----- DATA LISTING -----

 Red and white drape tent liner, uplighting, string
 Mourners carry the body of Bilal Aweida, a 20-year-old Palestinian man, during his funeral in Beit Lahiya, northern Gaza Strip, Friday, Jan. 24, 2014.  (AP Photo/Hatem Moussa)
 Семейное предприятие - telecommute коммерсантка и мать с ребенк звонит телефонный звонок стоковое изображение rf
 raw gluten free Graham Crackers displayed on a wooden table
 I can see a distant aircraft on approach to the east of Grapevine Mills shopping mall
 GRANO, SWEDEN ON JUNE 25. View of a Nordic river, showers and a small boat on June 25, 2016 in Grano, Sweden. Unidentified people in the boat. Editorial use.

-----
----- DATA LISTING -----

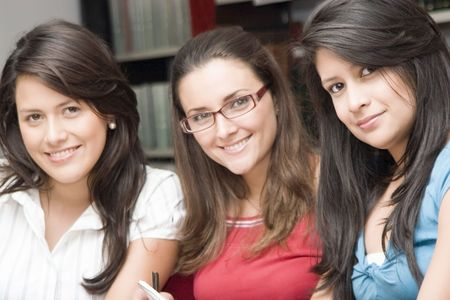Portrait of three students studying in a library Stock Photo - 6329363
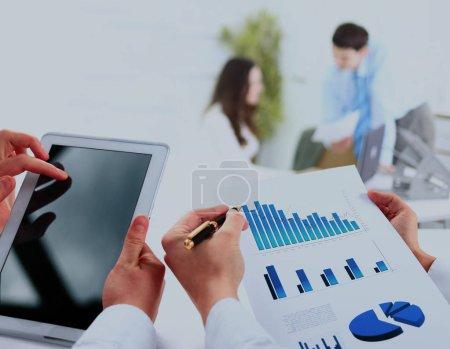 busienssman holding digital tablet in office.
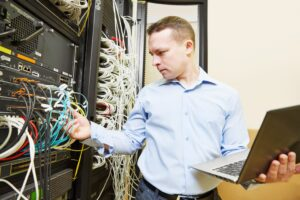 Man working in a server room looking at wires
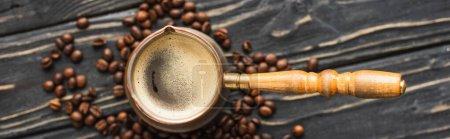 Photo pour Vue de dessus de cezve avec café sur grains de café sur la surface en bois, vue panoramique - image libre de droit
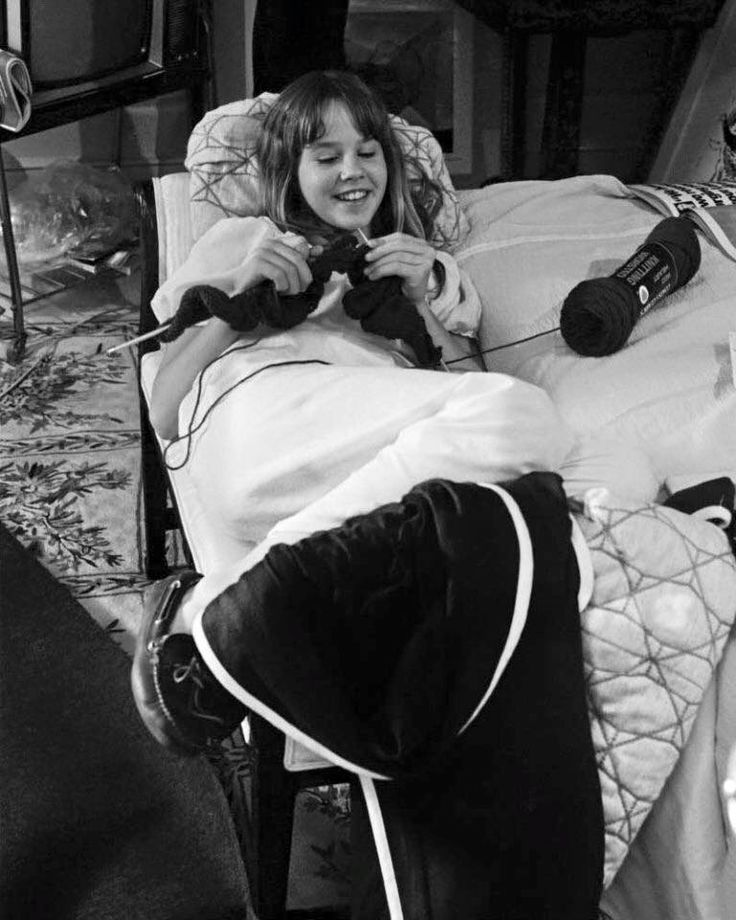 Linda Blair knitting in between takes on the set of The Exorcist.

-----

Please print the lines above word for word, starting at the one with "Photo pour Vue" and ending at the one with "Linda Blair knitting", both included, and without any picture.

 Photo pour Vue de dessus de cezve avec café sur grains de café sur la surface en bois, vue panoramique - image libre de droit
 Linda Blair knitting in between takes on the set of The Exorcist.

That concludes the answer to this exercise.